J’ajoute un mot sur un nouveau produit de la dette : l’OAT verte. Émise par la France depuis janvier 2017 pour un montant initial de 7 milliards d’euros, mais dont l’encours atteint aujourd’hui presque 15 milliards d’euros. Cette obligation assimilable du Trésor verte permet de financer quatre objectifs : la lutte contre le changement climatique, l’adaptation au changement climatique, la protection de la biodiversité ou encore la lutte contre la pollution. L’OAT verte est un instrument intéressant qui permet de rendre plus transparentes les dépenses environnementales de l’État, notamment en matière de transition énergétique.

Je souhaite également dire un mot des investissements d’avenir, qui font désormais partie du Grand Plan d’investissement d’un montant de 57 milliards d’euros sur le quinquennat et dont je rappelle les quatre points cardinaux : accélération de la transition écologique, développement d’une société de compétences, ancrage de la compétitivité sur l’innovation et construction de l’État de l’âge numérique.

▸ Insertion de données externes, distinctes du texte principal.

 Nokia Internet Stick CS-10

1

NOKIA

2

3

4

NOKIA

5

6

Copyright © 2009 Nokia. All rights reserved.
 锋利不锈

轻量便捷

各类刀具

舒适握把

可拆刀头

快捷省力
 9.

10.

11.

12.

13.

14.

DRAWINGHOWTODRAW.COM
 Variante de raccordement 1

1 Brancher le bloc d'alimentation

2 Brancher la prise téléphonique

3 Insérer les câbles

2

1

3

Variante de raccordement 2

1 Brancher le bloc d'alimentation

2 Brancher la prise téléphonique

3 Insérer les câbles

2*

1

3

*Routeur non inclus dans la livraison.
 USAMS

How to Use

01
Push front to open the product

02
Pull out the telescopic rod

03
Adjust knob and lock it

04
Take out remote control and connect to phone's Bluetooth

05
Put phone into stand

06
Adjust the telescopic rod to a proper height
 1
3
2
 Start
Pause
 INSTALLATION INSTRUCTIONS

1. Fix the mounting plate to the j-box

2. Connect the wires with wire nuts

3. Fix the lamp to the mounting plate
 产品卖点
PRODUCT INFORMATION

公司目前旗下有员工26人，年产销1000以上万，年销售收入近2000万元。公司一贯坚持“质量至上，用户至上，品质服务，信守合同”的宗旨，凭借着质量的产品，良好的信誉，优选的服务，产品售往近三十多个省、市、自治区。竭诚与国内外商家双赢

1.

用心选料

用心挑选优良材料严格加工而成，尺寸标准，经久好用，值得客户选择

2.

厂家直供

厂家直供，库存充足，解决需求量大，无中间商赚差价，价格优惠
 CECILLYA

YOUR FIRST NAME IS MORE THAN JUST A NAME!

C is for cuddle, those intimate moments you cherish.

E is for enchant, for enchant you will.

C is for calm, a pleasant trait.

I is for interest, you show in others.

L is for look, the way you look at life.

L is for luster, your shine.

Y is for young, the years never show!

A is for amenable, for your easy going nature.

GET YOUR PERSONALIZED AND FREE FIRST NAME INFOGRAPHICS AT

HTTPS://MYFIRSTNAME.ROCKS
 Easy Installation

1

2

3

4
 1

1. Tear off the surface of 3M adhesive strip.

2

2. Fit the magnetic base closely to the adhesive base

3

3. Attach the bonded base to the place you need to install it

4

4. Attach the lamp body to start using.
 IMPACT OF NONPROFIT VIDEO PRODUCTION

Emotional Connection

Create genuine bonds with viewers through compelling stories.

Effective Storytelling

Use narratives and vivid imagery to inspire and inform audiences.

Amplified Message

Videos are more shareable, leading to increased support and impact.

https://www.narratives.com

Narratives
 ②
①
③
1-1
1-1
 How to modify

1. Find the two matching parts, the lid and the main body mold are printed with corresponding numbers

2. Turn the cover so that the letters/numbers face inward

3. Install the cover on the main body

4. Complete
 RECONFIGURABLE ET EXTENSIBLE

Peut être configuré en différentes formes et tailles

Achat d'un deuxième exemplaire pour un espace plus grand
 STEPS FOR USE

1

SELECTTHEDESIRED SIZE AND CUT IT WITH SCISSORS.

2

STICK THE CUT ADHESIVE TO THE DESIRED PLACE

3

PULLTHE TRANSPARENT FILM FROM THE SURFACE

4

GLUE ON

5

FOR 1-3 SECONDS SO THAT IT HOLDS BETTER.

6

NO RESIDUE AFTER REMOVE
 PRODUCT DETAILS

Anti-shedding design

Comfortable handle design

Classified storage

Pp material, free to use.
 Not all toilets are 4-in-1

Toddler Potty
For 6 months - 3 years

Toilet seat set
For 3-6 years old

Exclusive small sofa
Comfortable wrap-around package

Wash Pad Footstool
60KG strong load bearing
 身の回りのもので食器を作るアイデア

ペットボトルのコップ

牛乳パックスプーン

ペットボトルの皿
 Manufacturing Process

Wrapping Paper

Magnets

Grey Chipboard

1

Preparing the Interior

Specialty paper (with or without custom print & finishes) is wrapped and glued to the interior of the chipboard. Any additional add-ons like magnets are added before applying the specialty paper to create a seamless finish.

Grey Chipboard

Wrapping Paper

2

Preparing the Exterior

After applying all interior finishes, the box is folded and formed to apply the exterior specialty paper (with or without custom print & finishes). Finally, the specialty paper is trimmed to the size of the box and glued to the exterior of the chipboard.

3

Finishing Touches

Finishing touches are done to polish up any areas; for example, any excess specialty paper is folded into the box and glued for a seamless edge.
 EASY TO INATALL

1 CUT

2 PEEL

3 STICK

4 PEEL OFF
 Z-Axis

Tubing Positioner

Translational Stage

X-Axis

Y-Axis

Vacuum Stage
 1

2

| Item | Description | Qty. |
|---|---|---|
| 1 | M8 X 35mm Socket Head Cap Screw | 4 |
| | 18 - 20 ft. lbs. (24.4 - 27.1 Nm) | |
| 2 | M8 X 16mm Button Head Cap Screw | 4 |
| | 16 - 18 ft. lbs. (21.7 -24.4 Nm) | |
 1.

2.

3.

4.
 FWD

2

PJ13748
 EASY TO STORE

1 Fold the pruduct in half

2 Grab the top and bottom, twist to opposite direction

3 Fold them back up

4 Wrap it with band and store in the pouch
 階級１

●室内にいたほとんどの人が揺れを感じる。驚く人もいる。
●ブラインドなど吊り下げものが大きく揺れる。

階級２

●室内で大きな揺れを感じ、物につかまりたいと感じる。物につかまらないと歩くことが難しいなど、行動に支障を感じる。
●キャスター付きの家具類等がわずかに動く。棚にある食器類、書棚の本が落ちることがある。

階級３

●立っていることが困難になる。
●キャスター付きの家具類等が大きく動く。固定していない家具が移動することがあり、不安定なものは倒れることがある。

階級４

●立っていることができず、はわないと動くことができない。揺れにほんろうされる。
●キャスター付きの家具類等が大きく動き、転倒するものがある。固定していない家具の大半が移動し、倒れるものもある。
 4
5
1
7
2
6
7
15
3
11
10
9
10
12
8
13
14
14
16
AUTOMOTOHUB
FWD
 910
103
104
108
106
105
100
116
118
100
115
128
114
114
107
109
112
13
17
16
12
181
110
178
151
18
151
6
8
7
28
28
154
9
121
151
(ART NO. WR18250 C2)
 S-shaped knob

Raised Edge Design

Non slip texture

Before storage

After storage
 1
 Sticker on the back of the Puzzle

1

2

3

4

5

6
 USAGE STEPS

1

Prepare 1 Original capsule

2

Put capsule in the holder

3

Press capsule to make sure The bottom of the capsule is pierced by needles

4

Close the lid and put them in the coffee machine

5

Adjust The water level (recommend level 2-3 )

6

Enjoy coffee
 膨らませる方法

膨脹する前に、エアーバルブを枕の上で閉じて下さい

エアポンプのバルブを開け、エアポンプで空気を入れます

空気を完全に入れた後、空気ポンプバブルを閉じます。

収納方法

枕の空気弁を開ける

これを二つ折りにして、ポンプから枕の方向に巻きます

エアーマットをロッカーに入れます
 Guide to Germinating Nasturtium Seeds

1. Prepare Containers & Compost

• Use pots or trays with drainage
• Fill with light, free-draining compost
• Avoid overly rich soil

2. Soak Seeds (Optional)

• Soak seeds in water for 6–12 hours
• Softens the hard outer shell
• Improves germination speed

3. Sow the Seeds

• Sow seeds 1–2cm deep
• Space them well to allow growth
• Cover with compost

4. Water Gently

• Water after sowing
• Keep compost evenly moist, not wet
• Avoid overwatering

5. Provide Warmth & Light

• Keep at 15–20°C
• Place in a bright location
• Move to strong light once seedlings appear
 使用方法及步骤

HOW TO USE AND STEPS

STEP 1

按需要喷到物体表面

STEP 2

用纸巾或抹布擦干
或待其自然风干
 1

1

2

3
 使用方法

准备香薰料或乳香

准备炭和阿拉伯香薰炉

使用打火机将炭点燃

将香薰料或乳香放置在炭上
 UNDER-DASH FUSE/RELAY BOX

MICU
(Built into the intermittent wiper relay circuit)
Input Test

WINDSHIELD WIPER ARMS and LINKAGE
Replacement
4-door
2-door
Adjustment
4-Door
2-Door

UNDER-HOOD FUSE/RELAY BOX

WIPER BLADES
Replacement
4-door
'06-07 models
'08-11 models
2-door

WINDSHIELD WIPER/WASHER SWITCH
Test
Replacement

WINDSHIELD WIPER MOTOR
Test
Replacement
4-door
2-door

Je rappelle que ce troisième plan d’investissements d’avenir, ou PIA 3, s’inscrit dans des actions au-delà du cadre budgétaire que nous connaissons : les autorisations d’engagement ont été ouvertes en 2017 et atteignent 10 milliards d’euros, mais ce qu’il faut regarder, vous le savez bien, ce sont les crédits de paiement autorisés annuellement. Pour l’exercice 2019, ceux-ci s’élèvent à 1, 05 milliard d’euros. Il s’agit donc d’un effort substantiel.

Plus de 200 millions d’euros sont consacrés au soutien à la constitution de grandes universités de recherche de rang mondial et 430 millions d’euros à la valorisation de la recherche et au transfert de technologie. À ce sujet, j’appelle votre attention sur le rapport de la Cour des comptes publié en mars 2018, qui nous invite à regarder les résultats de ce plan. La Cour recommande notamment de « resserrer le périmètre des outils du PIA » pour « améliorer les conditions de valorisation de la recherche publique. » Il est parfois difficile de tenir compte des rapports dans nos débats budgétaires, même si l’on en écrit et que l’on en lit beaucoup…

Enfin, 400 millions d’euros sont fléchés vers l’accompagnement de la modernisation de nos entreprises, pour, notamment, les aider à s’adapter au défi numérique. La discussion du projet de loi PACTE nous donnera l’occasion d’évoquer de nouveau ces sujets.

Je termine la présentation de ces « zakouskis budgétaires » avec un mot rapide sur la mission « Remboursements et dégrèvements », qui gonfle logiquement en 2019, car elle contient le dégrèvement versé par l’État au bloc communal au titre de l’exonération de taxe d’habitation, lequel passe de 7 milliards d’euros pour 2018 à 11, 5 milliards d’euros en 2019. Cela ne correspond pas à ma définition d’une fiscalité punitive ! C’est le résultat d’un engagement fort en faveur des Français des classes populaires !

Le projet de loi sur les finances locales, qui sera, selon toute vraisemblance, présenté au premier semestre, permettra de débattre du bouclage financier total de cette exonération. Il constituera un événement très important auquel nous serons attentifs, monsieur le secrétaire d’État. Vous pouvez compter sur la mobilisation vigilante et précise du Sénat sur ce sujet.

Au regard de tous ces enjeux – gestion de la dette, investissements d’avenir, baisse de la taxe d’habitation –, nous voterons les différents crédits de ces missions.